┌──
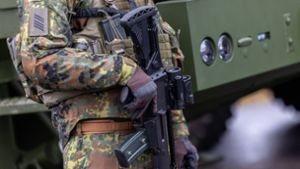 Ein Bundeswehrsoldat soll Kontakt zur rechtsextremen Gruppe „Knockout 51“ gehabt haben (Symbolfoto). Foto: imago images/photothek/Leon Kuegeler/photothek.de via www.imago-images.de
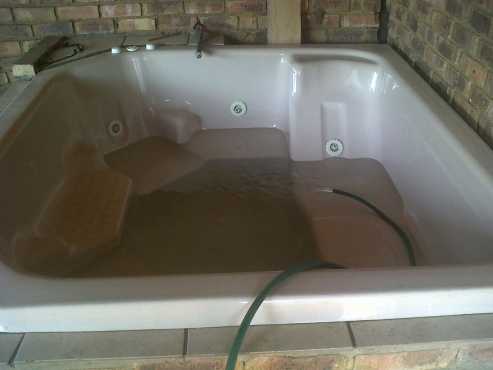 6 seater jacuzzi with pump springs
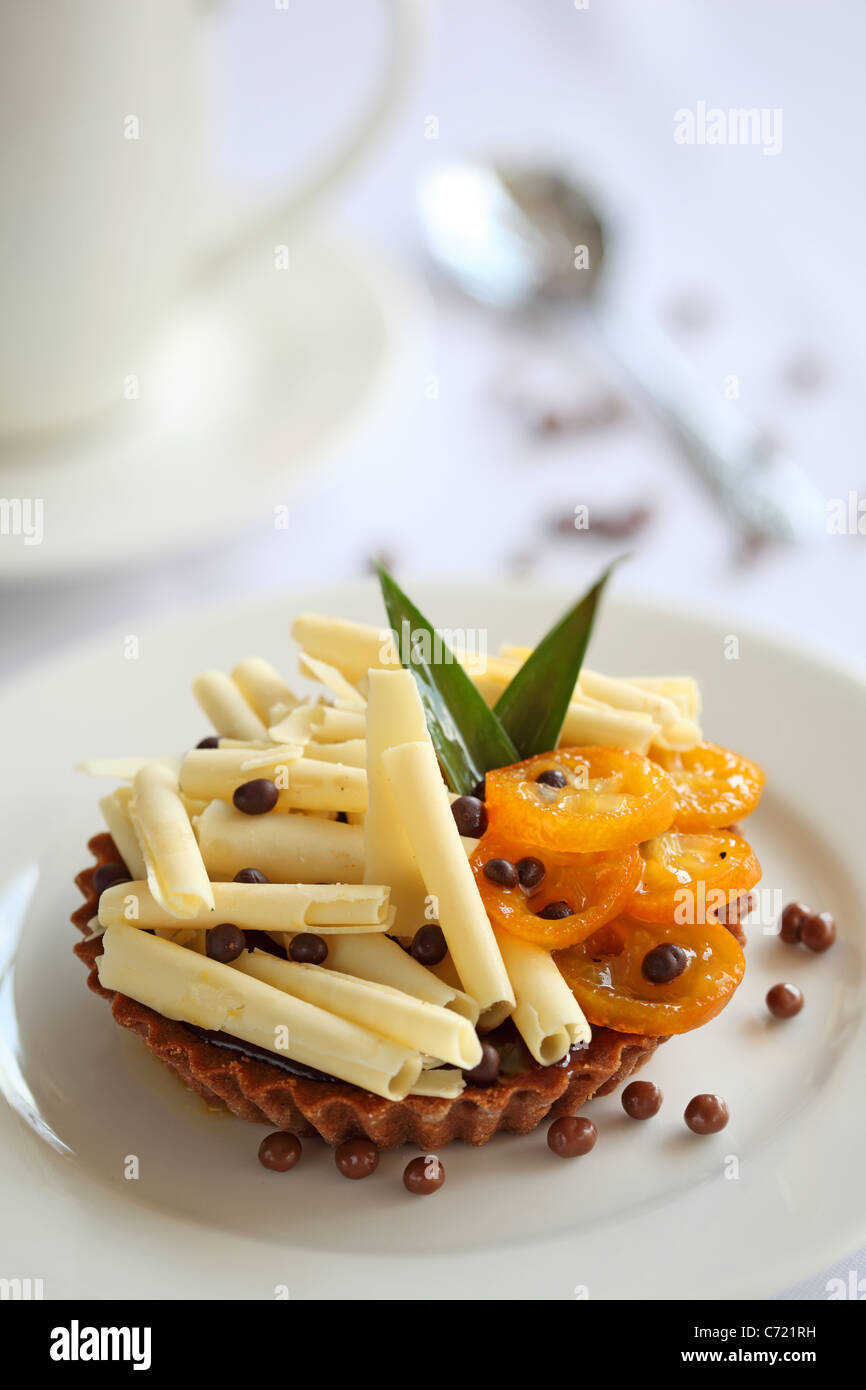 Capo crostata di ribes bianco whit spirali di cioccolato Foto Stock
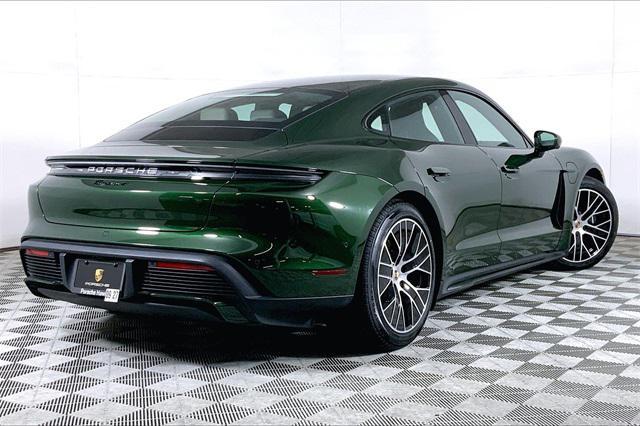 new 2025 Porsche Taycan car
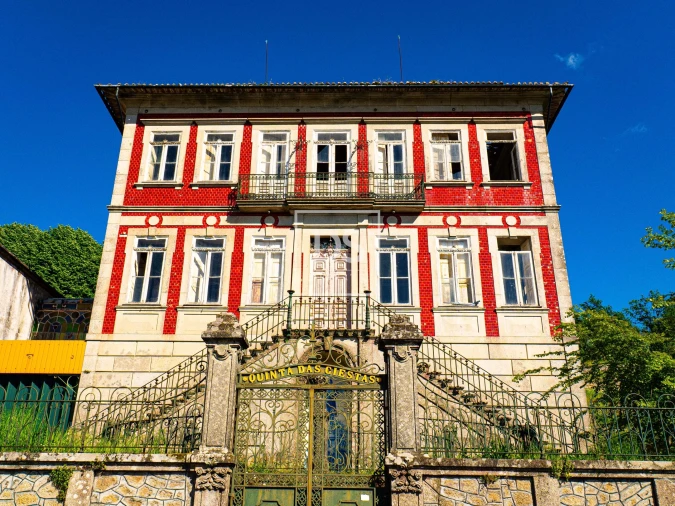 Moradia T10 para Venda em Tarouquela Foto 1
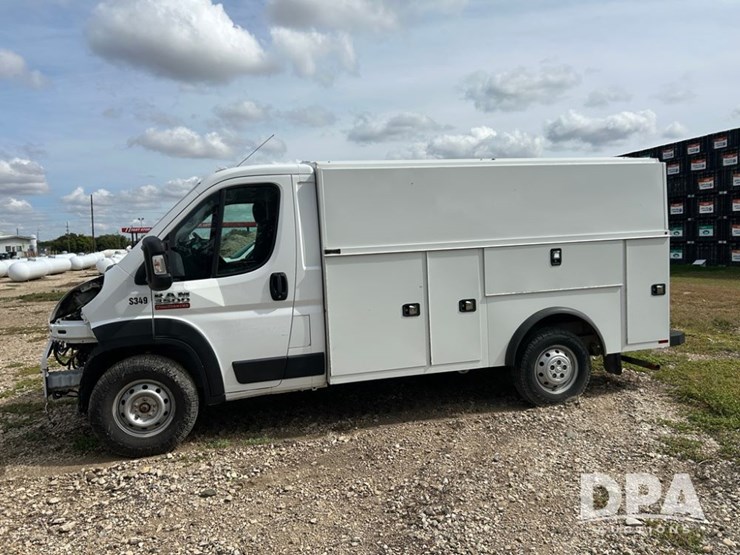 2019-ram-3500-promaster-service-van-(cp1116,-unit-s349)-image-3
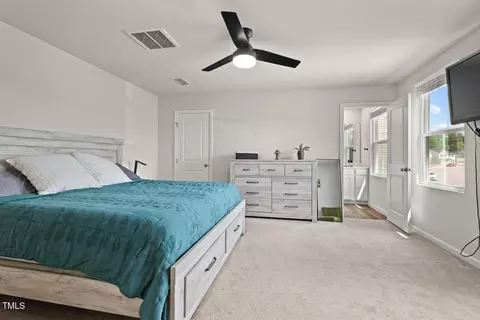 Bedroom - 1110 Bent Willow Dr, Durham, NC 27704 photo 1 of 6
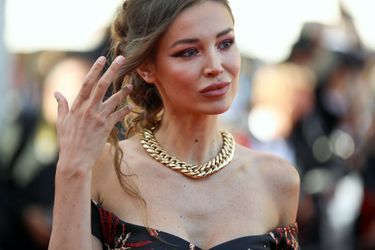 Lara Leito sur le tapis rouge du 74e Festival de Cannes pour la montée des marches du film «L'Histoire de ma femme» le 14 juillet 2021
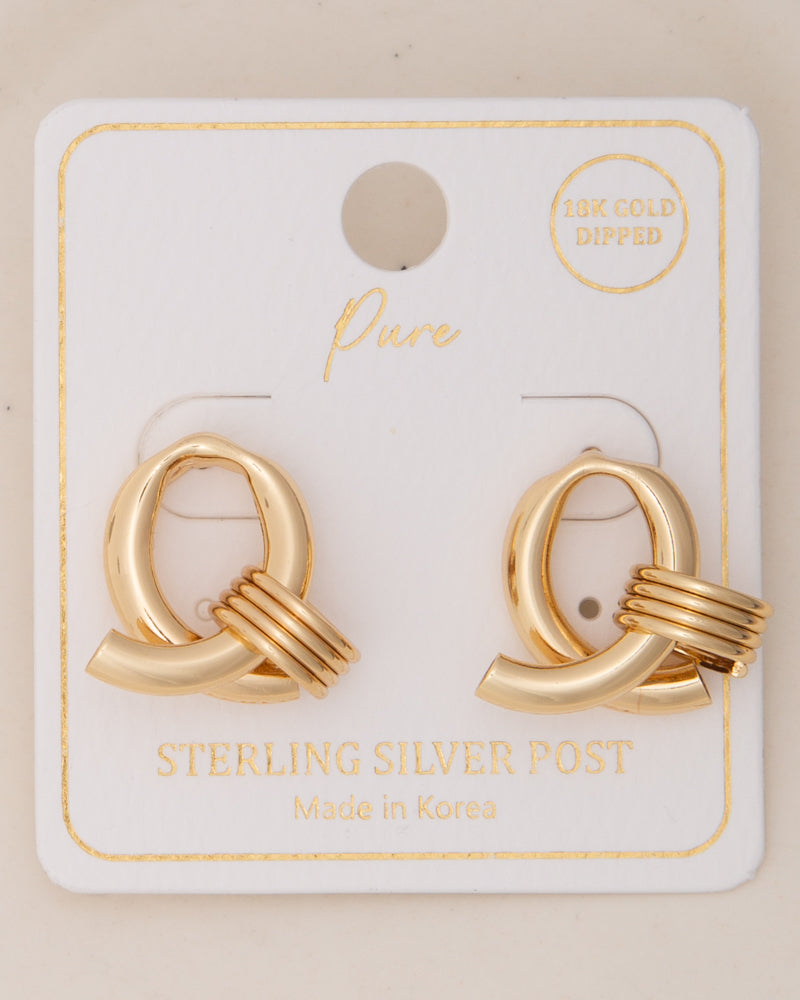 Eleanora Looped Doorknocker Post Earrings | Gold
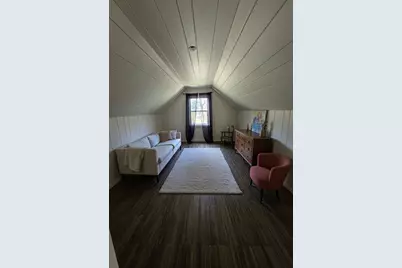 5828 W Hayes Ave, West Allis, WI 53219 - Photo 9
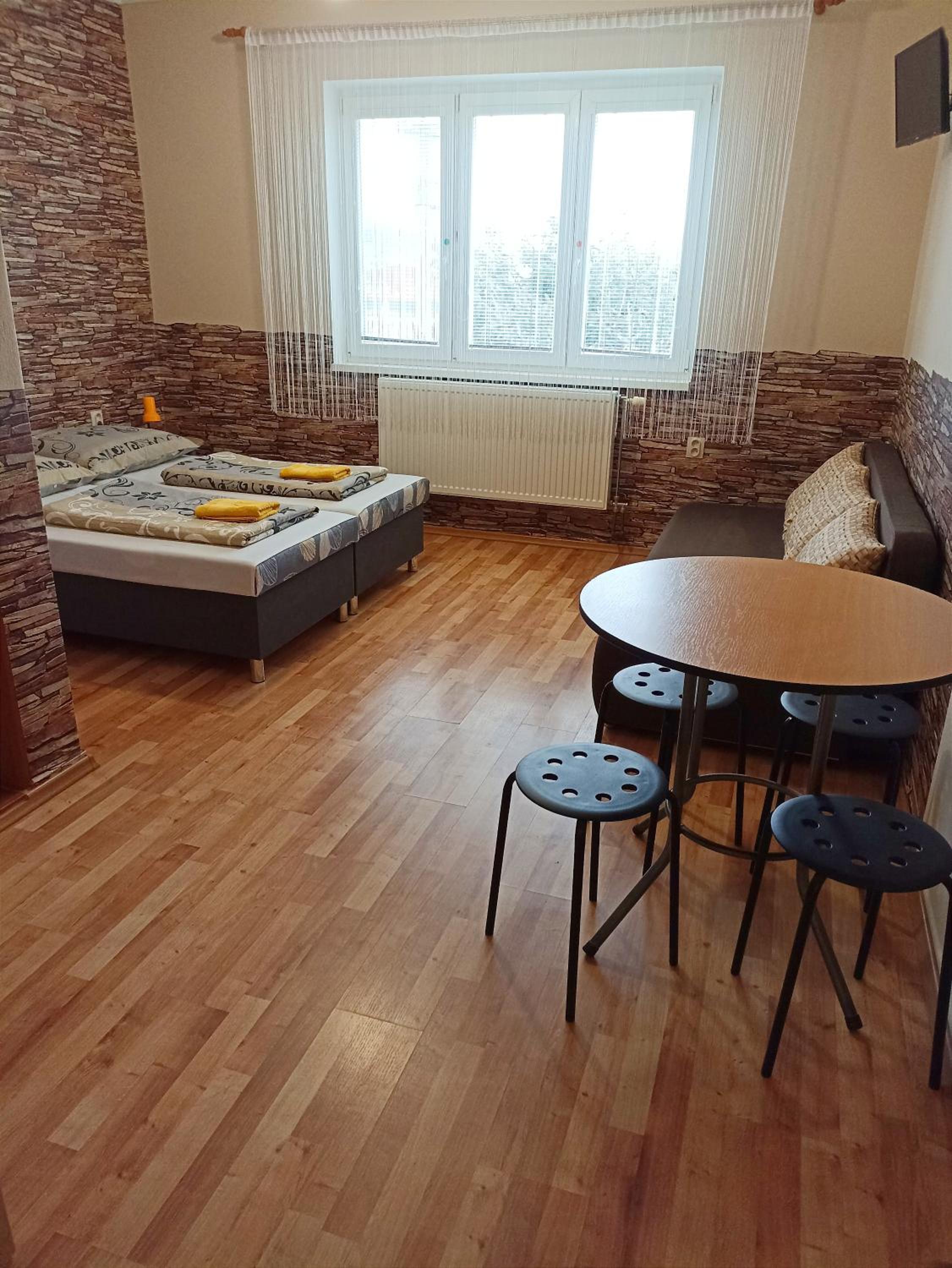 Quadruple Room with Private Bathroom - Photo 9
└──
Directions for this task = Update the data above by swapping "Photo 9" for "Photo 10" wherever it occurs, leaving everything else untouched. Give back the lines without the pictures.

Solution =
 Ein Bundeswehrsoldat soll Kontakt zur rechtsextremen Gruppe „Knockout 51“ gehabt haben (Symbolfoto). Foto: imago images/photothek/Leon Kuegeler/photothek.de via www.imago-images.de
 6 seater jacuzzi with pump springs
 Capo crostata di ribes bianco whit spirali di cioccolato Foto Stock
 new 2025 Porsche Taycan car
 Moradia T10 para Venda em Tarouquela Foto 1
 2019-ram-3500-promaster-service-van-(cp1116,-unit-s349)-image-3
 Bedroom - 1110 Bent Willow Dr, Durham, NC 27704 photo 1 of 6
 Lara Leito sur le tapis rouge du 74e Festival de Cannes pour la montée des marches du film «L'Histoire de ma femme» le 14 juillet 2021
 Eleanora Looped Doorknocker Post Earrings | Gold
 5828 W Hayes Ave, West Allis, WI 53219 - Photo 10
 Quadruple Room with Private Bathroom - Photo 10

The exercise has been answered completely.